Segment Start: Page extract

Financial health refers to a person’s state of monetary affairs. Many factors can affect your financial health, from how much you earn in a month, how much you spend daily, to how much you save every cut-off. Simply put, every financial decision you make directly affects your financial health.
To ensure a secure future, you need to improve your financial health now. There are many ways to achieve better financial health, but in this article, we will be focusing on three key areas that most people tend to forget. These basic finance rules will guide you to make better-informed financial decisions to help you move closer to your life goals.
1. Know exactly how much you are worth (financially speaking, of course.)
To start being financially literate, you have to be aware of everything around you that is connected to money. For many people, this level of awareness begins once he (or she) starts working. Once you receive your salary, you have a starting estimate of how much you are worth when it comes to your job. However, your total financial worth is not always the same as your monthly salary.
To calculate your net worth, you need to make a list of your assets, which refer to financially valuable items you own, such as property, perhaps an expensive toy collection, or a collector’s edition trading card. An asset should have the capability to generate money for you at any time, and ideally, its value increases over time.

Segment End: Page extract

What this task involves
Answer from the financial health text.
(a) How many key areas does the article say it will focus on?
(b) For many people, when does awareness of everything connected to money begin?
(c) What should an asset have the capability to do?
Rely only on the financial health text for these answers.

Segment Start: Extracted data

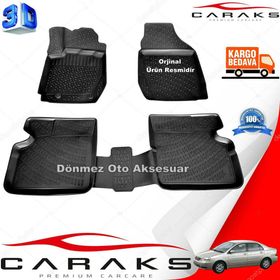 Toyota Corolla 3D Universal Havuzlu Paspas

Segment End: Extracted data
Segment Start: Extracted data

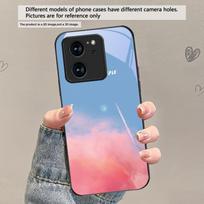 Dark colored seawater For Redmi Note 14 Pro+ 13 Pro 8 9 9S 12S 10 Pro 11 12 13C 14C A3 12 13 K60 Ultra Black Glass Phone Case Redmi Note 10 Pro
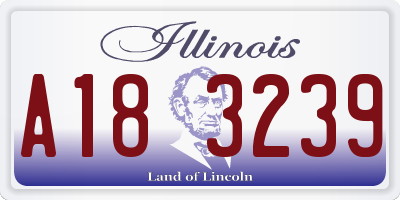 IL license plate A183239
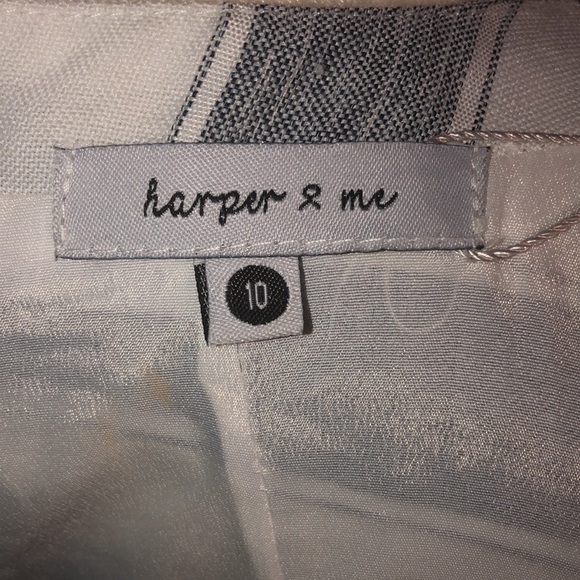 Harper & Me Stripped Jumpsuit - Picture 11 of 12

Segment End: Extracted data

Output below
(a) Three key areas.
(b) Once the person starts working.
(c) Generate money at any time.